Robert Downey Jr’s Twitter profile says,You know who I am. It is so simple but yet so powerful, it’s show the simplicity and huge fan power. But I will not talk about him here, well it’s my blog.
I have anger management issues, I loss temper easily, it’s not like I hit every one but I just lost my sense of thinking. It’s like hulk said in Avengers, that’s my secret, I am always angry. The burning rage, but I have to keep calm, lots of people depending on me to be calm.
I easily get bored, nothing in this world which make focus on one single thing for a while. I get distracted and then move ahead, lots and lots of stories stayed unfinished and then lost.its like my mind and my self work on different level of speed, my mind is running on lighting speed and I was not.

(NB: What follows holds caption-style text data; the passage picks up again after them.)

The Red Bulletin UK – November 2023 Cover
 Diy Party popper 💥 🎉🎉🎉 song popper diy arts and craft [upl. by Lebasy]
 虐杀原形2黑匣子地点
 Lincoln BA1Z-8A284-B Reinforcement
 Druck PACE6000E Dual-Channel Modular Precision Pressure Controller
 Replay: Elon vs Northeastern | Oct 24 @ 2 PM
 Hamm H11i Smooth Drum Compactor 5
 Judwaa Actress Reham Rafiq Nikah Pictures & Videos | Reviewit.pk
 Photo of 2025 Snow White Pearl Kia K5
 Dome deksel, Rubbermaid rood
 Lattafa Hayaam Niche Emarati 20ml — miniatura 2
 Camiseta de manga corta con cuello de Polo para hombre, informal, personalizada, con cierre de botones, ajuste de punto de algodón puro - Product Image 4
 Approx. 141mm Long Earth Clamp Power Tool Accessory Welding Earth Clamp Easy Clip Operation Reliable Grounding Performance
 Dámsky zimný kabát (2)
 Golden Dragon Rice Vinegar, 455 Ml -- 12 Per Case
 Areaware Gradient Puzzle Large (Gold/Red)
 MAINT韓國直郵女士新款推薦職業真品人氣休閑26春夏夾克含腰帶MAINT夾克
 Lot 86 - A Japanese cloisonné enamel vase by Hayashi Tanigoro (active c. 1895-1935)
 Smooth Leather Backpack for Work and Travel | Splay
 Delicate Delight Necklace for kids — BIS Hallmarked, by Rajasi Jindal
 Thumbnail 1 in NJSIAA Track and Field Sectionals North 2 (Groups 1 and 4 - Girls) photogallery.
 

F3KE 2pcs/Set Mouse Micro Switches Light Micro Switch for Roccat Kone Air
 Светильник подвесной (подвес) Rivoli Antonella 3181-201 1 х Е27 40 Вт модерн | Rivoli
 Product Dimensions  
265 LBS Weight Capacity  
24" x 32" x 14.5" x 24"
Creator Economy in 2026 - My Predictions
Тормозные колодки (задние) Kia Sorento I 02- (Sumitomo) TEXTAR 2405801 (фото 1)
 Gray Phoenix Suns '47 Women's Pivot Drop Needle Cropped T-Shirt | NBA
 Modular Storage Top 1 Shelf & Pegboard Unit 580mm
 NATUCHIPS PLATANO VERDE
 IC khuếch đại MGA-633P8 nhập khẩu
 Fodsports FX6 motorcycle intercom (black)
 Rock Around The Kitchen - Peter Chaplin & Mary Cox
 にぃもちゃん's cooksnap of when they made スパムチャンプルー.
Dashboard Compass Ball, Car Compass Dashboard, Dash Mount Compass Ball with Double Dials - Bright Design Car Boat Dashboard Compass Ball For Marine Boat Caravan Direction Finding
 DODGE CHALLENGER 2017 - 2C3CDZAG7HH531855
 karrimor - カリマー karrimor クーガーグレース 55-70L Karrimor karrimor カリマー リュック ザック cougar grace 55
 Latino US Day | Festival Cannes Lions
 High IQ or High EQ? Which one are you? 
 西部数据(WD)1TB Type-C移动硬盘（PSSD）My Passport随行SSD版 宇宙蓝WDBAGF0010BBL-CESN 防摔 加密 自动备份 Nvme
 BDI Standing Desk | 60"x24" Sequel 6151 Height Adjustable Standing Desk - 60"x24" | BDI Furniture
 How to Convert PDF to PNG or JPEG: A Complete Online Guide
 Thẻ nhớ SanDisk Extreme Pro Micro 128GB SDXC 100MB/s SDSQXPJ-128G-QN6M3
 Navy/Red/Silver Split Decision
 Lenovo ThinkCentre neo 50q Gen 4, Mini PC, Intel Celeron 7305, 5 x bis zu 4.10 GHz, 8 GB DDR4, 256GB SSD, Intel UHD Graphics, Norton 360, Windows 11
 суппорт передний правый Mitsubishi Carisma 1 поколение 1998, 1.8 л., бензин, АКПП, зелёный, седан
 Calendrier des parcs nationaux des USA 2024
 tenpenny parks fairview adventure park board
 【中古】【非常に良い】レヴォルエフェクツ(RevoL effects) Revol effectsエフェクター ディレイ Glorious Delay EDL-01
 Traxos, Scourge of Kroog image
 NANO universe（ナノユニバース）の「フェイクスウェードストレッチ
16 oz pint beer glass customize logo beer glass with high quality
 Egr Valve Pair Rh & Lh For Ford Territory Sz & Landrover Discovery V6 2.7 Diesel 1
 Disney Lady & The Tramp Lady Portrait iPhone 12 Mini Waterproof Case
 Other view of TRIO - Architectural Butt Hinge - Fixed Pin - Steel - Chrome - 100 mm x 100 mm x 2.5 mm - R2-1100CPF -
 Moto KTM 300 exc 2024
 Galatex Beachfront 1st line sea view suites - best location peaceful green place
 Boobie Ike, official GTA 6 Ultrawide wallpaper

I don’t get emotional much, its like I reprogram my emotions and now I feel nothing, not so true but in many ways. Like few days ago, I accidentally cut my self, then I bump in to table, then I slipped on the hard surface. Trust me it’s hurt like hell but just after all those things happened, I forgot the pain and started working what I was doing. Like it was never happened. There is no place for pain in my life.
I was fragile, so soft that even ant bite make me wine for few hours. Scolding by parents, bullied by classmates, disappointed by my life, I know what real pain feel like.but pain and fear are not real, it’s choice we make.
It’s same philosophy as in the matrix movie, you know that gravity is a real thing, it’s basic rule of physics, but it doesn’t mean you have to believe in it. Forget the rule and you will start flying.
Forget the pain and nothing can hurt you.
And it’s just a surface, I have layers which have layers. A mask inside a mask. And I don’t let anyone inside it. It’s make people vulnerable, But I do believe in love. I have found one and I will hold on to it no matter what.
You will think maybe I ran out of stories, that’s why all this philosophical chit chat I am doing, nope, zed is coming and I have been waiting for the z for a long time. It’s just when people messed with me, I feel like, do you even know who I am? How far I can go? But hey it’s good to be trolled, cause there are actual people who are afraid of you and jealous of you.